> _Records supplied_:
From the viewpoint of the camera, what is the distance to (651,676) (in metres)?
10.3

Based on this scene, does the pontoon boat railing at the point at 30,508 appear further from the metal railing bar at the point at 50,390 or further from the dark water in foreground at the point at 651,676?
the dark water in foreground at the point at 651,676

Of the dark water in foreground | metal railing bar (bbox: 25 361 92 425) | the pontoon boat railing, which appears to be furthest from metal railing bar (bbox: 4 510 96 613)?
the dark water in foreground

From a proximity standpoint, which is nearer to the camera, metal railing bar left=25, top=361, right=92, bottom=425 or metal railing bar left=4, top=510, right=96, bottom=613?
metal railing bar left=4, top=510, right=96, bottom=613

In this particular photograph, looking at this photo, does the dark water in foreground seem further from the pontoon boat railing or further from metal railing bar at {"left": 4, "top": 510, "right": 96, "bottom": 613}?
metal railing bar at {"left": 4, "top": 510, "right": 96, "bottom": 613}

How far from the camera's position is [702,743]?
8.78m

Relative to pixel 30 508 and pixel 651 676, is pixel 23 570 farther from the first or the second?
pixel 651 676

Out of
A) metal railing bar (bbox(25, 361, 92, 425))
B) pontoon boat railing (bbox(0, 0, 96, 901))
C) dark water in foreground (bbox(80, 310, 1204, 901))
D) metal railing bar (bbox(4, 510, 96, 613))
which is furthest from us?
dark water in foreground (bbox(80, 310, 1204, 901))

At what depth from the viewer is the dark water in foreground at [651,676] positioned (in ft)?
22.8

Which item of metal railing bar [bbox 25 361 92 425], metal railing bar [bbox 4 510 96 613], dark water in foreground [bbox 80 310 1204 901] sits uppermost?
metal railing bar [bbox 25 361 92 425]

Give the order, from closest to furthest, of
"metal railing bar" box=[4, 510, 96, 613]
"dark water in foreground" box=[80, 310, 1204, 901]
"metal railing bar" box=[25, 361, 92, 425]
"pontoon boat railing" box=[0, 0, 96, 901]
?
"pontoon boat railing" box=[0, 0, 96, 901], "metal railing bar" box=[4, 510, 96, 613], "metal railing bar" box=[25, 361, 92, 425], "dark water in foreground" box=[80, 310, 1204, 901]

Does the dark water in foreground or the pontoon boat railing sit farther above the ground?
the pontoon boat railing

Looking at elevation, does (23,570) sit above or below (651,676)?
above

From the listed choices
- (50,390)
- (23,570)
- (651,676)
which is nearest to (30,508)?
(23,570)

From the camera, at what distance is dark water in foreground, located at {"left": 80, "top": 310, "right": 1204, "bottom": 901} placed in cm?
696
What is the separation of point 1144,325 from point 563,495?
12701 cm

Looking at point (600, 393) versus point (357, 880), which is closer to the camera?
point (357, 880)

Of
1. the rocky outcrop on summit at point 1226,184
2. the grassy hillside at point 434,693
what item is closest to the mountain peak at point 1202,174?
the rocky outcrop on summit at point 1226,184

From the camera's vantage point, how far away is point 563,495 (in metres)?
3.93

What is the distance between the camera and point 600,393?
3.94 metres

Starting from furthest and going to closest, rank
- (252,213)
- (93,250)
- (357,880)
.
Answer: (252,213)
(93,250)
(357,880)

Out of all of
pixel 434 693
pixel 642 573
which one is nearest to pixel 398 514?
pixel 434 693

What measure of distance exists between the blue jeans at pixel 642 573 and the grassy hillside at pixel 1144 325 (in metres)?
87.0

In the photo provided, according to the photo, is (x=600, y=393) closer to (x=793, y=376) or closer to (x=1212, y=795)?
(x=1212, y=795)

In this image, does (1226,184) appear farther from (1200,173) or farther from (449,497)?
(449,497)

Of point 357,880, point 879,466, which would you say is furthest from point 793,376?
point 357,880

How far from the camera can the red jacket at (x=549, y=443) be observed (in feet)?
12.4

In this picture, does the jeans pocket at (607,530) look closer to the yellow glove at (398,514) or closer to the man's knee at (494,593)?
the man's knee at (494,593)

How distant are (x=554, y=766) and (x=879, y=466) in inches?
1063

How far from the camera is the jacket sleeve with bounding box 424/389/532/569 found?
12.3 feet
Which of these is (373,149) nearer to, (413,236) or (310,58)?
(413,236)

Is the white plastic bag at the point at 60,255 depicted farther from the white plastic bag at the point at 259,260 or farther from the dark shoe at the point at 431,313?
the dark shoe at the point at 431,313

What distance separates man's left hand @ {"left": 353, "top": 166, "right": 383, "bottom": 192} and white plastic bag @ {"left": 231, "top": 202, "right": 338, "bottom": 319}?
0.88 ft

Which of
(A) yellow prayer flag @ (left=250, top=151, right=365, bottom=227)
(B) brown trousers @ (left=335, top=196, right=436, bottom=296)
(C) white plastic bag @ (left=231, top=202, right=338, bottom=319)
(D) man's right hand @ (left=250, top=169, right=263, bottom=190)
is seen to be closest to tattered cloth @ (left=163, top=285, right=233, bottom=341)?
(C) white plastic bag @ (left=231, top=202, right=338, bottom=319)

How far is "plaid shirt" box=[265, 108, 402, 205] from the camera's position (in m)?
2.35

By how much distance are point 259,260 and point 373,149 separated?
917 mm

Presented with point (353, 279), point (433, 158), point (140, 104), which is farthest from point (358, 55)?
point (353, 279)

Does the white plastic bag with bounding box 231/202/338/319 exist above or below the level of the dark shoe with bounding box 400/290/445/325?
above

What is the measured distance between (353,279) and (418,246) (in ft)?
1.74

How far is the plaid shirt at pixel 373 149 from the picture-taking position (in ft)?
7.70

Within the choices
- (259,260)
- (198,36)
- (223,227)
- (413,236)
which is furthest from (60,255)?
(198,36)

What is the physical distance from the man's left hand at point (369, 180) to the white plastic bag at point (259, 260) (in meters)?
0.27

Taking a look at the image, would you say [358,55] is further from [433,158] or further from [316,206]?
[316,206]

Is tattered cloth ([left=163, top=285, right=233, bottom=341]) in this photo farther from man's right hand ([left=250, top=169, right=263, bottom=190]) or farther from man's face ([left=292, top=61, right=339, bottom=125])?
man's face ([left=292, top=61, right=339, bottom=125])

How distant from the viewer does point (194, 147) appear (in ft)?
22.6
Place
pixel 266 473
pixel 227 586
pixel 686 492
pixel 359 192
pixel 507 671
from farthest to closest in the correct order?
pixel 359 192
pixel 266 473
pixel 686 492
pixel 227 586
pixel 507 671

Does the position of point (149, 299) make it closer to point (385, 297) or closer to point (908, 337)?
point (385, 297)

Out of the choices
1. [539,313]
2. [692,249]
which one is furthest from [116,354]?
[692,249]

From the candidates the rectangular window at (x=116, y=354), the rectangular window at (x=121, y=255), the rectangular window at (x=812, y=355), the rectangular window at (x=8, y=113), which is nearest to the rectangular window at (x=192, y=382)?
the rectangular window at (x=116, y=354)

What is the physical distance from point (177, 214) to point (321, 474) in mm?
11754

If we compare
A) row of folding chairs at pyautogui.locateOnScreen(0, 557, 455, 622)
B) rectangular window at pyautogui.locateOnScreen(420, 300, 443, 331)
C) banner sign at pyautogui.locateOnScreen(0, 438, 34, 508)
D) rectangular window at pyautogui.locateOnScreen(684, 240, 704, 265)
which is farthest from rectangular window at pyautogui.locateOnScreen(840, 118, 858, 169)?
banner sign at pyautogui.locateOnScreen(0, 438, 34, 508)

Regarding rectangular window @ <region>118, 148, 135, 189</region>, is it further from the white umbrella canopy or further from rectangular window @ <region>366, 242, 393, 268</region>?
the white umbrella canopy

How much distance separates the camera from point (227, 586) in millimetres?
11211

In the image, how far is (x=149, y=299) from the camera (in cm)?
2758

> _Job_:
Set down exactly what runs from the line with "What is the physical distance from point" to the last line of the data above, including both of those lines and no others.

> _Answer_:
What is the physical distance from point (177, 214) to point (321, 474) in mm?
11754

If we compare
A) row of folding chairs at pyautogui.locateOnScreen(0, 557, 455, 622)
B) rectangular window at pyautogui.locateOnScreen(420, 300, 443, 331)
C) banner sign at pyautogui.locateOnScreen(0, 438, 34, 508)
D) rectangular window at pyautogui.locateOnScreen(684, 240, 704, 265)
which is farthest from rectangular window at pyautogui.locateOnScreen(840, 118, 858, 169)?
banner sign at pyautogui.locateOnScreen(0, 438, 34, 508)

Regarding rectangular window @ <region>118, 148, 135, 189</region>, is it further from the white umbrella canopy or further from rectangular window @ <region>366, 242, 393, 268</region>?
the white umbrella canopy

How much distance separates the camera from point (227, 586) in millimetres?
11211

In the image, how far is (x=149, y=299) from the camera (in cm)?
2758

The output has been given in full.